◆ REQUIRED ACTION ◆
Repeat only the stretch of lines below that runs from the line with "The test page in this experiment" through the line with "- 1 font file at 31KB", unaltered.

DATA IN THIS EXERCISE Start Marker

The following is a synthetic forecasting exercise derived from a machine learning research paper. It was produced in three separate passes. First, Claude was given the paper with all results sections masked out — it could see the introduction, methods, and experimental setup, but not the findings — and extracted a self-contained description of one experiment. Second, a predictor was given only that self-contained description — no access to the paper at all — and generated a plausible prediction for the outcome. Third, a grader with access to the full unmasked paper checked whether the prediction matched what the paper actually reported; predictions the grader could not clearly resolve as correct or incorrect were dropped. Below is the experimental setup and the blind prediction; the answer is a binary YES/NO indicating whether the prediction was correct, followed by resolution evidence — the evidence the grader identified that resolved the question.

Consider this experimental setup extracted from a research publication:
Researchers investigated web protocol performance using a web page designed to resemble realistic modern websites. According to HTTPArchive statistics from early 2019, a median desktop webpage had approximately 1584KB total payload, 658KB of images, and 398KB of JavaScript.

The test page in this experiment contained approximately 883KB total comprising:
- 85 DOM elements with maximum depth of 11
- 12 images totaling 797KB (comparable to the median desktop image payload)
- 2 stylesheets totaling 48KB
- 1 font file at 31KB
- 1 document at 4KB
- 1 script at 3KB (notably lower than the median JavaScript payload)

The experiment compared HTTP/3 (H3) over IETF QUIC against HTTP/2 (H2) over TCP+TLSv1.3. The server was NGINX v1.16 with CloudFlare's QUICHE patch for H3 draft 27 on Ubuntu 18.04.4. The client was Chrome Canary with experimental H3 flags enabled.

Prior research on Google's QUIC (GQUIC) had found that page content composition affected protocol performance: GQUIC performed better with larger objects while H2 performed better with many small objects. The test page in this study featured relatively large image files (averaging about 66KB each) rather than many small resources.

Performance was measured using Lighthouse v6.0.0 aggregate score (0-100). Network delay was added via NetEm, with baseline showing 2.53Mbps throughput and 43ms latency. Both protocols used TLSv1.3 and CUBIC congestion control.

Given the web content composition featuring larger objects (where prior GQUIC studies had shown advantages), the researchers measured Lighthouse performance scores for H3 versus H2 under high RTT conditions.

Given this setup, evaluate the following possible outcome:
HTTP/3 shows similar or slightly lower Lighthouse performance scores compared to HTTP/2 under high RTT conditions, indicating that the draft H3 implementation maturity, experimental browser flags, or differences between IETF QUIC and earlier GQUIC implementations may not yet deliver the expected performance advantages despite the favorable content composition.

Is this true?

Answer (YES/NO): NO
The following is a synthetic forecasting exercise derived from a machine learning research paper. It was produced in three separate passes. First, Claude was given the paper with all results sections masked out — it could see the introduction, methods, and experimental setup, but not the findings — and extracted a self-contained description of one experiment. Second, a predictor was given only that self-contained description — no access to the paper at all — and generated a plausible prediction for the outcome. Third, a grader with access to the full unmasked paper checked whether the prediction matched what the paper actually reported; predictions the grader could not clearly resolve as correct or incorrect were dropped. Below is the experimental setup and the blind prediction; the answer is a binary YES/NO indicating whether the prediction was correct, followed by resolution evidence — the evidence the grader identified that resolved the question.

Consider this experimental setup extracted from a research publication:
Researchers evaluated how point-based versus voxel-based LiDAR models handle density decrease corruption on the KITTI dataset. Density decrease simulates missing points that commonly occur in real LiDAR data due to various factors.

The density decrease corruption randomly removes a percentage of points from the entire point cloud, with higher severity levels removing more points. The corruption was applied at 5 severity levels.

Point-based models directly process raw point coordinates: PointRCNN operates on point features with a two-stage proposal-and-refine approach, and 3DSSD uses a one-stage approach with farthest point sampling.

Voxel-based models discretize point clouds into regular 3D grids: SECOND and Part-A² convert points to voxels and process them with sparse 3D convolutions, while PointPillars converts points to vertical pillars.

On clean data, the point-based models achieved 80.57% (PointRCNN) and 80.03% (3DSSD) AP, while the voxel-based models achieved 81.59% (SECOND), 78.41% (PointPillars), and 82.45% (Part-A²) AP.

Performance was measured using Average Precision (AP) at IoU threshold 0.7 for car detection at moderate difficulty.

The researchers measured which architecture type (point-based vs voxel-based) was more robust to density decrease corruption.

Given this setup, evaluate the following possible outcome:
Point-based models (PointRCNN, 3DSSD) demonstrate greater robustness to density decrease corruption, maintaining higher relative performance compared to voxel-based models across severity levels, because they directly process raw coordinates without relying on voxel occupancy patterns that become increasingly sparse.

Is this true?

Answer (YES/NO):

DATA IN THIS EXERCISE End Marker

◆ RESPONSE ◆
The test page in this experiment contained approximately 883KB total comprising:
- 85 DOM elements with maximum depth of 11
- 12 images totaling 797KB (comparable to the median desktop image payload)
- 2 stylesheets totaling 48KB
- 1 font file at 31KB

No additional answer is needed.